As time has gone by, some staff have decided to get students to submit all their images or a PDF of the work, or repackaged the idea of a sketchbook, so that it’s now done in a digital format. WISEflow meets the demands of what we call SAF: submission, assessment and feedback. We used to have an issue that courses were using a variety of platforms to get students to submit digitally – email, OneDrive, Dropbox, WeTransfer, DVDs, USB sticks. WISEflow provides us with one central platform where things can be kept. It also enables us to publish both feedback and the mark at the same time. We use WISEflow as a 360-degree system; it’s everything – it includes our referrals, our mitigation. Students have become very familiar with it. Staff know that’s the location they go to. They’re not asking, is this is on Moodle? It’s in one location.

WISEflow has enabled a more consistent approach.
— Alison Aspery, Head of Quality and Standards

VM: We know that the feedback is going to go out on a specific day because every unit flow is set up with deadline dates – so we can give a gentle reminder. It’s not ad hoc; it’s structured and consistent. Feedback will be out within four weeks. If they want to go any later, the course leaders have to justify it to the students. It’s brought back consistency across all the courses. Similarly, when academics used to input the marks themselves, it was much harder to monitor progress and in the days before the exam board we would realise we were missing marks. What WISEflow enabled us to do is to give some fixed transparent deadlines, that are always monitored. We found in the first year of using WISEflow that the exam board was a lot smoother; we didn’t have last minute gaps to fill. For such an important meeting we are very confident that everything is ready. We’re in complete control; we know exactly where we’re at.

AA: WISEflow has enabled a more consistent approach. With COVID-19, it’s been absolutely critical in enabling assessment to continue. We spent a good part of the Easter break adjusting things because of the pandemic, which was a terrific team effort. The system is sufficiently flexible, and although there was an overwhelming amount of work involved in changing deadlines, WISEflow does make it relatively easy to do that. The system stood up to the pressure we put it under during the COVID-19 pandemic.

VM: Consistency is the biggest win for us. It’s the norm now. We’re very lucky that it’s the whole university that uses it.

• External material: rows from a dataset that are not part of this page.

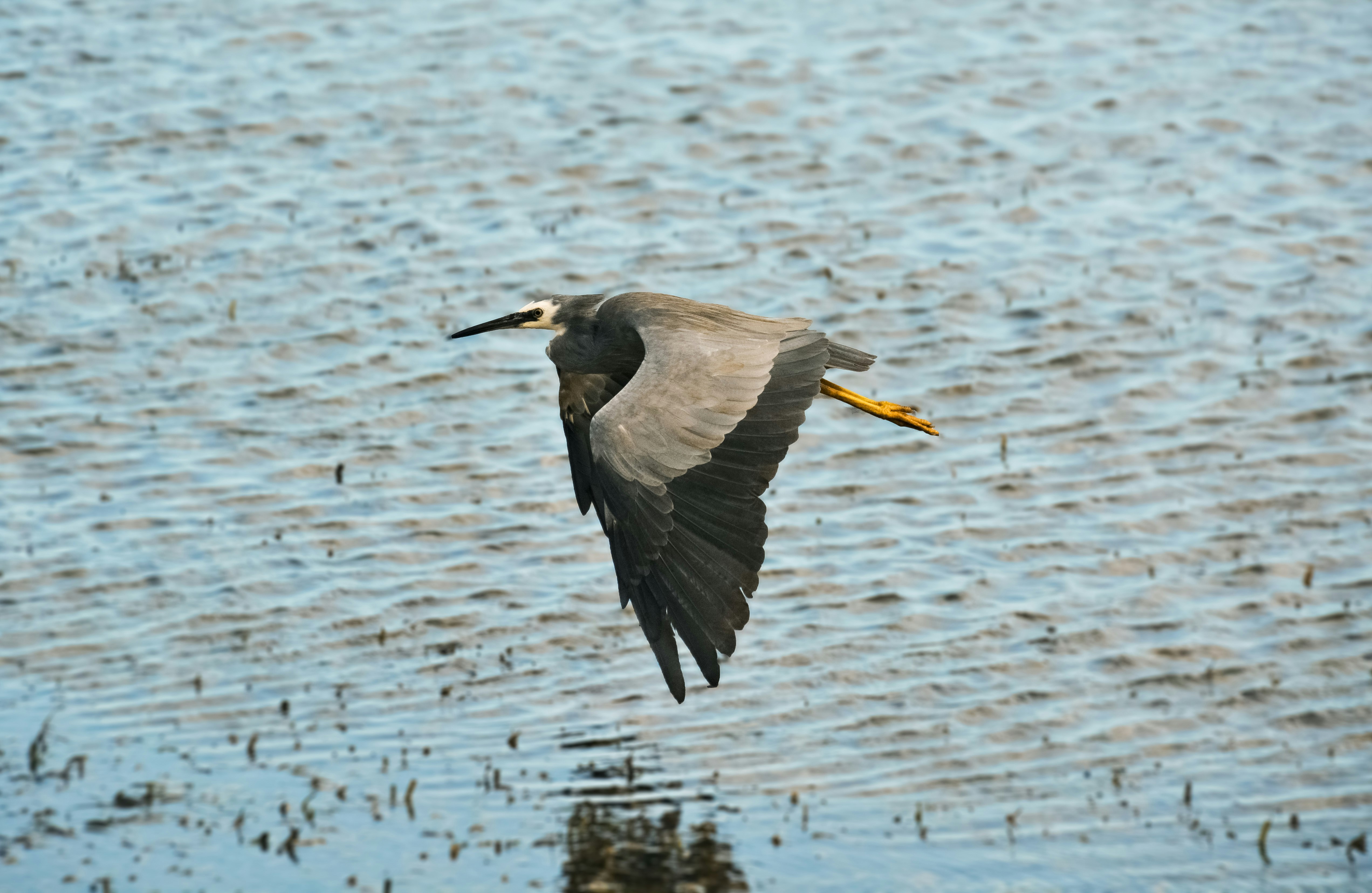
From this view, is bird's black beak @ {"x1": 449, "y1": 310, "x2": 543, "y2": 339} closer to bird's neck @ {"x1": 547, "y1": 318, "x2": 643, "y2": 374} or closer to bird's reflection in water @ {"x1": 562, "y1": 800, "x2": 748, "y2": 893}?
bird's neck @ {"x1": 547, "y1": 318, "x2": 643, "y2": 374}

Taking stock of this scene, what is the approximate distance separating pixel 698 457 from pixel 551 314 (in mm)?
1549

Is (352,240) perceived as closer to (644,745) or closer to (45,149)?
(45,149)

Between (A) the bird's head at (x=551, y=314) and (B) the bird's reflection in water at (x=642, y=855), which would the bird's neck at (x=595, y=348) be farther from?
(B) the bird's reflection in water at (x=642, y=855)

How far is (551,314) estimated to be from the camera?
8312mm

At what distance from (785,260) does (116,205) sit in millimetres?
6088

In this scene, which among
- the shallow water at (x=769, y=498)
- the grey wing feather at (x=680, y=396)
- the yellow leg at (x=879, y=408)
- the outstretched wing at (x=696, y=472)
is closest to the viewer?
the outstretched wing at (x=696, y=472)

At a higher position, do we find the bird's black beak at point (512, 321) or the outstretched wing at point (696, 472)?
the outstretched wing at point (696, 472)

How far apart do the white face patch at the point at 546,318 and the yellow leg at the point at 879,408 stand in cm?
119

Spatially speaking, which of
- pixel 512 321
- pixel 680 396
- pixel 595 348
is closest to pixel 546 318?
pixel 512 321

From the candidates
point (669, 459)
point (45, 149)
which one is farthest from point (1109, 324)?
point (45, 149)

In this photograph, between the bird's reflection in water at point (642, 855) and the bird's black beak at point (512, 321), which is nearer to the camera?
the bird's black beak at point (512, 321)

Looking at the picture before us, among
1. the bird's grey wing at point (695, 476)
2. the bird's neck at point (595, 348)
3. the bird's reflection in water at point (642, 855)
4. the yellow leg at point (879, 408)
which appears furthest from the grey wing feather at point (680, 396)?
the bird's reflection in water at point (642, 855)

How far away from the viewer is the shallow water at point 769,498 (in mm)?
9938

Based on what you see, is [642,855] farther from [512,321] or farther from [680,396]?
[680,396]
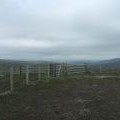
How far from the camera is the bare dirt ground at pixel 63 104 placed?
54.6 feet

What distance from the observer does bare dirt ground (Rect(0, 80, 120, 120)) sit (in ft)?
54.6

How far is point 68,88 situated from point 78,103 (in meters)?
5.61

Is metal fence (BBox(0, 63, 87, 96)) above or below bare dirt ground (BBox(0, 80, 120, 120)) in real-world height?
above

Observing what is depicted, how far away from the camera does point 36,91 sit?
924 inches

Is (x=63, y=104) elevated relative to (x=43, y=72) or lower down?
lower down

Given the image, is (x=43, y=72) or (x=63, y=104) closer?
(x=63, y=104)

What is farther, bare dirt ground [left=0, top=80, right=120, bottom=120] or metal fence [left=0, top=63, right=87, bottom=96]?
metal fence [left=0, top=63, right=87, bottom=96]

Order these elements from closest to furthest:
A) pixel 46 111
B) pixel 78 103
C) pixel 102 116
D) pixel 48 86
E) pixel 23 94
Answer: pixel 102 116
pixel 46 111
pixel 78 103
pixel 23 94
pixel 48 86

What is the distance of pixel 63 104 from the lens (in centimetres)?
1886

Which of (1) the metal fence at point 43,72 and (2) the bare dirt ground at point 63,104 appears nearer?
(2) the bare dirt ground at point 63,104

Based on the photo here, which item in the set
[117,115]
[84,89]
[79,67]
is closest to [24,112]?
[117,115]

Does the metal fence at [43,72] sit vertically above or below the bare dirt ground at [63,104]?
above

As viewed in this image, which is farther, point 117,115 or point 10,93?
point 10,93

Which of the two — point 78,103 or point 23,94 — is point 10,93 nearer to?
point 23,94
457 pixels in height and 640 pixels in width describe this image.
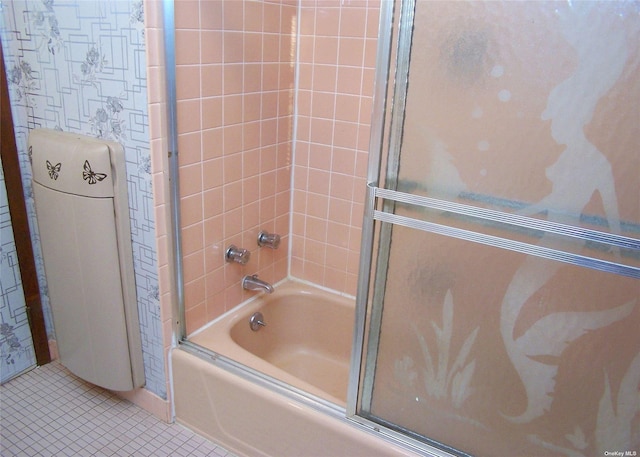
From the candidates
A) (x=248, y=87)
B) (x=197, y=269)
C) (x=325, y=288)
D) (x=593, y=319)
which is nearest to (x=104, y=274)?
(x=197, y=269)

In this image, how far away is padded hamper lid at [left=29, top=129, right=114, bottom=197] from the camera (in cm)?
145

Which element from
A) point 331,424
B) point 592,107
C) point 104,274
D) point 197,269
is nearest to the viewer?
point 592,107

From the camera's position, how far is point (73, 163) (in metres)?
1.47

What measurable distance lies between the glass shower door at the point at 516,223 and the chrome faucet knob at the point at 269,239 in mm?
732

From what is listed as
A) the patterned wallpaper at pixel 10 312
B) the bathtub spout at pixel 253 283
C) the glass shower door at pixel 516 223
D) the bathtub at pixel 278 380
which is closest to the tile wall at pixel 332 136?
the bathtub at pixel 278 380

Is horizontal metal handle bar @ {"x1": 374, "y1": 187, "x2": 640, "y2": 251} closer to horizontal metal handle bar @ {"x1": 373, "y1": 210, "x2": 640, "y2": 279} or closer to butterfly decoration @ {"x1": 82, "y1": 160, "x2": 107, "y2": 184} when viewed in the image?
horizontal metal handle bar @ {"x1": 373, "y1": 210, "x2": 640, "y2": 279}

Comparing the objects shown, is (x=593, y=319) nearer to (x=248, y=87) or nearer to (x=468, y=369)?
(x=468, y=369)

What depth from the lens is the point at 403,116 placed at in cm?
114

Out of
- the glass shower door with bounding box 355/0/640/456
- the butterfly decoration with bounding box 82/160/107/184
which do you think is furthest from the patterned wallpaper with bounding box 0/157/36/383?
Result: the glass shower door with bounding box 355/0/640/456

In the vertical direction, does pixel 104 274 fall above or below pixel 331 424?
above

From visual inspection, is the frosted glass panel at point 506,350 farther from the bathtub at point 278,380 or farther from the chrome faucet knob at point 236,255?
the chrome faucet knob at point 236,255

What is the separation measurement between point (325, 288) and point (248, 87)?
900 mm

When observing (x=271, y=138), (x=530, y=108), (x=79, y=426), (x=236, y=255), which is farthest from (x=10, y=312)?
(x=530, y=108)

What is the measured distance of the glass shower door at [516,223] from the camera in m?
0.96
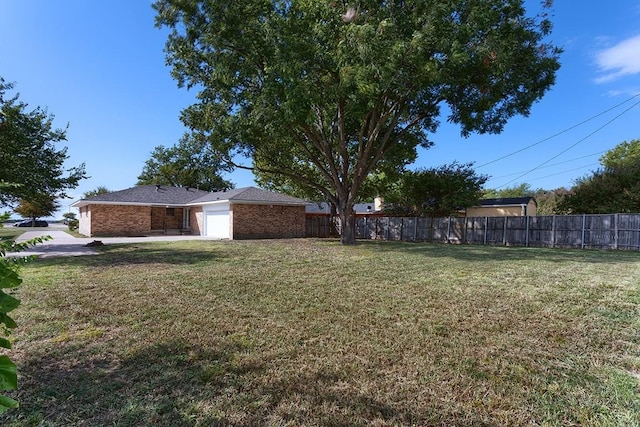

AA: One of the things that we find is that academics are engaging and thinking about it more creatively. In the first year, the Deputy Vice Chancellor was very keen that we should get student views. The students love it: 92.2% of them said they found the system extremely easy to use. We were getting comments like “easy peasy lemon squeezy”. It was that positive. To be honest, students probably adapted more quickly than the staff did. Overall, WISEflow has become, in a remarkably quick time, a key part of the assessment process.

In the future, we’re looking to work with UNIwise on the question of second-marking, moderation and team marking in WISEflow.